■ What the task asks
Output the data exactly, with every line intact.

━━━ Information shown ━━━

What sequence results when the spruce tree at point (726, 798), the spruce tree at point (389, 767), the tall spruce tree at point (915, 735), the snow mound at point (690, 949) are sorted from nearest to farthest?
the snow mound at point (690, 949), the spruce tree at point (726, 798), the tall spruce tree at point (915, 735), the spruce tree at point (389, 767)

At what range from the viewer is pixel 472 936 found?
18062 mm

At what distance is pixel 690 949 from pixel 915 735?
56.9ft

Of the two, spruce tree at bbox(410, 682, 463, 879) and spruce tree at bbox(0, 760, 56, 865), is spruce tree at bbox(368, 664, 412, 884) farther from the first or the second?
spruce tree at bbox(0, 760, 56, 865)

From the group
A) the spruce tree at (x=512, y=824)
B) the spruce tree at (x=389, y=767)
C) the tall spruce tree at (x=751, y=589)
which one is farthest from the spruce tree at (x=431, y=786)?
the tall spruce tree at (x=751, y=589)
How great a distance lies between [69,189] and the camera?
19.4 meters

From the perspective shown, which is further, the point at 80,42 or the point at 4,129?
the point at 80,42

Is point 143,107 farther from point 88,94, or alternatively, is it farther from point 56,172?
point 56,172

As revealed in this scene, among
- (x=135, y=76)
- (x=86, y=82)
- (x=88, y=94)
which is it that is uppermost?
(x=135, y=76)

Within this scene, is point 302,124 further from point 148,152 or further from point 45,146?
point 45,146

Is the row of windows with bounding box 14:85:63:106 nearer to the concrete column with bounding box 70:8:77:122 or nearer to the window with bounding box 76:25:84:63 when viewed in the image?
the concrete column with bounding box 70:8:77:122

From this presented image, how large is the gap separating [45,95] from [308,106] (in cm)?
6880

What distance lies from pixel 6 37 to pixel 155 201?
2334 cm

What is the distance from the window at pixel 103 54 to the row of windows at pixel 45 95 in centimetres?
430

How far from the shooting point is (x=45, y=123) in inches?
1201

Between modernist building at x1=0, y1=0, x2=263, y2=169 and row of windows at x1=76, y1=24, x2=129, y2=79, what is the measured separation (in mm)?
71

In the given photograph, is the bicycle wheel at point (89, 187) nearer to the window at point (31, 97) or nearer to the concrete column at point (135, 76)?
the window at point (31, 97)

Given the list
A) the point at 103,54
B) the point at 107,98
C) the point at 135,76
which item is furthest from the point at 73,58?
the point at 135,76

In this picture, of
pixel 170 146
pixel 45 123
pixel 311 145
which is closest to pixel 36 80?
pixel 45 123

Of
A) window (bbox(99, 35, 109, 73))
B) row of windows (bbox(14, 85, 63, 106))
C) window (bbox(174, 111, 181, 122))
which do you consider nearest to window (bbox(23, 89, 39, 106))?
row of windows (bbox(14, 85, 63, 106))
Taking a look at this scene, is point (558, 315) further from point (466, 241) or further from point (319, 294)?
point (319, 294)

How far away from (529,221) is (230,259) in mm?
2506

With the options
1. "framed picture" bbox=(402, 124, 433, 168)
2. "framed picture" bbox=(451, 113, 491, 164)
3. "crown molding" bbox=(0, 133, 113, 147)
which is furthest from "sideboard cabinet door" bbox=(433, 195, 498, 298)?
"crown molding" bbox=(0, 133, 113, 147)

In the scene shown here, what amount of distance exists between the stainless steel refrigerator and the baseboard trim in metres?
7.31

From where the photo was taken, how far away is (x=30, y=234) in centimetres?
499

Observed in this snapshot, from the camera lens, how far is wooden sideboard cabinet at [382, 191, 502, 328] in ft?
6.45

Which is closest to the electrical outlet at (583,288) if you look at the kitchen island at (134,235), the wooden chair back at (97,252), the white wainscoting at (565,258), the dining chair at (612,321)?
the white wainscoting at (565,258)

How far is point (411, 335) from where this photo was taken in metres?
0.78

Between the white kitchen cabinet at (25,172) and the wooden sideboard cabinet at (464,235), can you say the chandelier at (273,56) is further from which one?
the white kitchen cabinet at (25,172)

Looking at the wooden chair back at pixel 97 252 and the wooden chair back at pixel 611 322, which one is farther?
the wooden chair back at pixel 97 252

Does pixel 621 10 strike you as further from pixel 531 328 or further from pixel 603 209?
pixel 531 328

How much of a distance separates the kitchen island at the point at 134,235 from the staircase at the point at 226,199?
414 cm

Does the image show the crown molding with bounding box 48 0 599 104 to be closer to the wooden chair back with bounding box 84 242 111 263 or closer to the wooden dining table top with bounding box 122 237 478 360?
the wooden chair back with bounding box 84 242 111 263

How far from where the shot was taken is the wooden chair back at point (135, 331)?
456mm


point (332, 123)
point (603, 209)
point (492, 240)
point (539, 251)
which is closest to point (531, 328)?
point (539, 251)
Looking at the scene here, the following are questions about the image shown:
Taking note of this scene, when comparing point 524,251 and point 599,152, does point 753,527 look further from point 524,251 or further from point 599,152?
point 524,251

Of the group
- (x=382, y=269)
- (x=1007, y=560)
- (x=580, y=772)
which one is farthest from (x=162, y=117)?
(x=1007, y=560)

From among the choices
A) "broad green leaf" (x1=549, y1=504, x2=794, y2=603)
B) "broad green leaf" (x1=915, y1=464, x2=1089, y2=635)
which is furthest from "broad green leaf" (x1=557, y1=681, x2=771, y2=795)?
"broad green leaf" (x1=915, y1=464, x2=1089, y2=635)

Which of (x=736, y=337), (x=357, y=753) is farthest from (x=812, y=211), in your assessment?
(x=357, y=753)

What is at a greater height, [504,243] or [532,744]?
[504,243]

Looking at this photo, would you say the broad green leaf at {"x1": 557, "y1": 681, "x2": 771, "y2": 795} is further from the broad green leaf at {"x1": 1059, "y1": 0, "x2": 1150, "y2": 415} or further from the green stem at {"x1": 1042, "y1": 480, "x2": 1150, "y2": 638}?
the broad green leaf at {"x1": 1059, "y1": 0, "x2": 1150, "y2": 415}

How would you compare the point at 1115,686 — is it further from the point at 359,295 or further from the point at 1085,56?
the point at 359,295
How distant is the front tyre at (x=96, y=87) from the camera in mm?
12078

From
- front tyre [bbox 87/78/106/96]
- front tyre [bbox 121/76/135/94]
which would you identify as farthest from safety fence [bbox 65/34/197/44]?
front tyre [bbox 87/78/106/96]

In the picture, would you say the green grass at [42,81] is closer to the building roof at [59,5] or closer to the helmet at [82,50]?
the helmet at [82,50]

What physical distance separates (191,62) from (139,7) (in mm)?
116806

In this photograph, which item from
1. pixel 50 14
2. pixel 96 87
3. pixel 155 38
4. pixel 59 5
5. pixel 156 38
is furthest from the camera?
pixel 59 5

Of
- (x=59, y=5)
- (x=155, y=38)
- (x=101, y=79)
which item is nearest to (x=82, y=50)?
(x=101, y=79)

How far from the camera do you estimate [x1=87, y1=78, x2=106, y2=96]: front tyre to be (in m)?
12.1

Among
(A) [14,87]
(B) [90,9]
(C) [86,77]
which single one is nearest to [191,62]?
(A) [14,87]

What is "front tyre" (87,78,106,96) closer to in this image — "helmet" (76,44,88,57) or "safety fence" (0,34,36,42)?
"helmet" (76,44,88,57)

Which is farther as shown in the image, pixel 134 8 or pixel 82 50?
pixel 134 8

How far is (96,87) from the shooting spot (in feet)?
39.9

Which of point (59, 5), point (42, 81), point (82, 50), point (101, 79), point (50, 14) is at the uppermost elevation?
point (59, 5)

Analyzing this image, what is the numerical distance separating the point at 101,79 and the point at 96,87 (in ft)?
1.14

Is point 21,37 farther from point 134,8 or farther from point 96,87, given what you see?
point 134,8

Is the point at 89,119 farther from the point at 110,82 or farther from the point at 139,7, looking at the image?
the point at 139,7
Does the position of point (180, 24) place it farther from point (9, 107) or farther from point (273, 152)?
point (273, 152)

━━━

■ Exercise solution
What sequence results when the spruce tree at point (726, 798), the spruce tree at point (389, 767), the tall spruce tree at point (915, 735), the snow mound at point (690, 949) are sorted from nearest to farthest?
the snow mound at point (690, 949), the spruce tree at point (726, 798), the tall spruce tree at point (915, 735), the spruce tree at point (389, 767)

At what range from the viewer is pixel 472 936 found?
18062 mm

At what distance is pixel 690 949 from pixel 915 735?
56.9ft

Of the two, spruce tree at bbox(410, 682, 463, 879) and spruce tree at bbox(0, 760, 56, 865), is spruce tree at bbox(368, 664, 412, 884) farther from the first or the second?
spruce tree at bbox(0, 760, 56, 865)

From the group
A) the spruce tree at (x=512, y=824)
B) the spruce tree at (x=389, y=767)
C) the tall spruce tree at (x=751, y=589)
which one is farthest from the spruce tree at (x=431, y=786)?
the tall spruce tree at (x=751, y=589)
How great a distance lies between [69,189] and the camera?
19.4 meters

From the perspective shown, which is further, the point at 80,42 or the point at 4,129?
the point at 80,42

Is point 143,107 farther from point 88,94, or alternatively, is it farther from point 56,172?
point 56,172

As revealed in this scene, among
- (x=135, y=76)
- (x=86, y=82)
- (x=88, y=94)
which is it that is uppermost?
(x=135, y=76)

Within this scene, is point 302,124 further from point 148,152 or further from point 45,146?
point 45,146

Is the row of windows with bounding box 14:85:63:106 nearer to the concrete column with bounding box 70:8:77:122 or nearer to the window with bounding box 76:25:84:63 when viewed in the image?
the concrete column with bounding box 70:8:77:122

From this presented image, how large is the gap separating [45,95] from [308,106] (in cm)?
6880

What distance lies from pixel 6 37 to pixel 155 201?
2334 cm

What is the distance from the window at pixel 103 54 to the row of windows at pixel 45 95 in centimetres?
430

How far from the shooting point is (x=45, y=123) in inches?
1201

Between modernist building at x1=0, y1=0, x2=263, y2=169 and row of windows at x1=76, y1=24, x2=129, y2=79, what is the measured separation (in mm)?
71

In the given photograph, is the bicycle wheel at point (89, 187) nearer to the window at point (31, 97) or nearer to the concrete column at point (135, 76)?
the window at point (31, 97)

Given the list
A) the point at 103,54
B) the point at 107,98
C) the point at 135,76
which item is furthest from the point at 73,58?
the point at 135,76

In this picture, of
pixel 170 146
pixel 45 123
pixel 311 145
which is closest to pixel 36 80?
pixel 45 123

Of
A) window (bbox(99, 35, 109, 73))
B) row of windows (bbox(14, 85, 63, 106))
C) window (bbox(174, 111, 181, 122))
which do you consider nearest to window (bbox(23, 89, 39, 106))?
row of windows (bbox(14, 85, 63, 106))
Taking a look at this scene, is point (558, 315) further from point (466, 241) or further from point (319, 294)?
point (319, 294)

How far away from (529,221) is (230,259) in mm?
2506

With the options
1. "framed picture" bbox=(402, 124, 433, 168)
2. "framed picture" bbox=(451, 113, 491, 164)
3. "crown molding" bbox=(0, 133, 113, 147)
which is furthest from "sideboard cabinet door" bbox=(433, 195, 498, 298)?
"crown molding" bbox=(0, 133, 113, 147)

In the scene shown here, what amount of distance exists between the stainless steel refrigerator and the baseboard trim in metres?
7.31

From where the photo was taken, how far away is (x=30, y=234) in centimetres?
499

Observed in this snapshot, from the camera lens, how far is wooden sideboard cabinet at [382, 191, 502, 328] in ft?
6.45

Which is closest to the electrical outlet at (583,288) if you look at the kitchen island at (134,235), the wooden chair back at (97,252), the white wainscoting at (565,258), the dining chair at (612,321)?
the white wainscoting at (565,258)

How far is point (411, 335) from where this photo was taken in metres?
0.78

Between the white kitchen cabinet at (25,172) and the wooden sideboard cabinet at (464,235), can you say the chandelier at (273,56) is further from which one?
the white kitchen cabinet at (25,172)

Looking at the wooden chair back at pixel 97 252 and the wooden chair back at pixel 611 322, which one is farther?
the wooden chair back at pixel 97 252

Does pixel 621 10 strike you as further from pixel 531 328 or further from pixel 603 209?
pixel 531 328

How much of a distance separates the kitchen island at the point at 134,235 from the staircase at the point at 226,199?
414 cm

Does the image show the crown molding with bounding box 48 0 599 104 to be closer to the wooden chair back with bounding box 84 242 111 263 or closer to the wooden dining table top with bounding box 122 237 478 360?
the wooden chair back with bounding box 84 242 111 263

How far from where the shot was taken is the wooden chair back at point (135, 331)?
456mm


point (332, 123)
point (603, 209)
point (492, 240)
point (539, 251)
which is closest to point (531, 328)?
point (539, 251)
Looking at the scene here, the following are questions about the image shown:
Taking note of this scene, when comparing point 524,251 and point 599,152, does point 753,527 look further from point 524,251 or further from point 599,152?
point 524,251

Of the group
- (x=382, y=269)
- (x=1007, y=560)
- (x=580, y=772)
which one is farthest from (x=162, y=117)?
(x=1007, y=560)

From among the choices
A) "broad green leaf" (x1=549, y1=504, x2=794, y2=603)
B) "broad green leaf" (x1=915, y1=464, x2=1089, y2=635)
which is furthest from "broad green leaf" (x1=557, y1=681, x2=771, y2=795)?
"broad green leaf" (x1=915, y1=464, x2=1089, y2=635)

Which of (x=736, y=337), (x=357, y=753) is farthest from (x=812, y=211), in your assessment?
(x=357, y=753)

What is at a greater height, [504,243] or [532,744]?
[504,243]

Looking at this photo, would you say the broad green leaf at {"x1": 557, "y1": 681, "x2": 771, "y2": 795} is further from the broad green leaf at {"x1": 1059, "y1": 0, "x2": 1150, "y2": 415} or further from the green stem at {"x1": 1042, "y1": 480, "x2": 1150, "y2": 638}?
the broad green leaf at {"x1": 1059, "y1": 0, "x2": 1150, "y2": 415}

How would you compare the point at 1115,686 — is it further from the point at 359,295 or further from the point at 1085,56?
the point at 359,295
How distant is the front tyre at (x=96, y=87) from the camera in mm?
12078

From
- front tyre [bbox 87/78/106/96]
- front tyre [bbox 121/76/135/94]
which would you identify as farthest from safety fence [bbox 65/34/197/44]?
front tyre [bbox 87/78/106/96]

In the picture, would you say the green grass at [42,81] is closer to the building roof at [59,5] or closer to the helmet at [82,50]?
the helmet at [82,50]

What physical distance separates (191,62) from (139,7) (in mm)?
116806

In this photograph, which item from
1. pixel 50 14
2. pixel 96 87
3. pixel 155 38
4. pixel 59 5
5. pixel 156 38
is furthest from the camera?
pixel 59 5

Of
- (x=59, y=5)
- (x=155, y=38)
- (x=101, y=79)
which item is nearest to (x=82, y=50)?
(x=101, y=79)

How far from the camera do you estimate [x1=87, y1=78, x2=106, y2=96]: front tyre to be (in m)?
12.1

Among
(A) [14,87]
(B) [90,9]
(C) [86,77]
which single one is nearest to [191,62]?
(A) [14,87]

What is "front tyre" (87,78,106,96) closer to in this image — "helmet" (76,44,88,57) or "safety fence" (0,34,36,42)?
"helmet" (76,44,88,57)

Which is farther as shown in the image, pixel 134 8 or pixel 82 50?
pixel 134 8

How far is (96,87) from the shooting spot (in feet)?
39.9

Which of point (59, 5), point (42, 81), point (82, 50), point (101, 79), point (50, 14) is at the uppermost elevation?
point (59, 5)

Analyzing this image, what is the numerical distance separating the point at 101,79 and the point at 96,87 (in ft)?
1.14

Is point 21,37 farther from point 134,8 or farther from point 96,87, given what you see?
point 134,8

Is the point at 89,119 farther from the point at 110,82 or farther from the point at 139,7, looking at the image?
the point at 139,7
Does the position of point (180, 24) place it farther from point (9, 107) or farther from point (273, 152)?
point (273, 152)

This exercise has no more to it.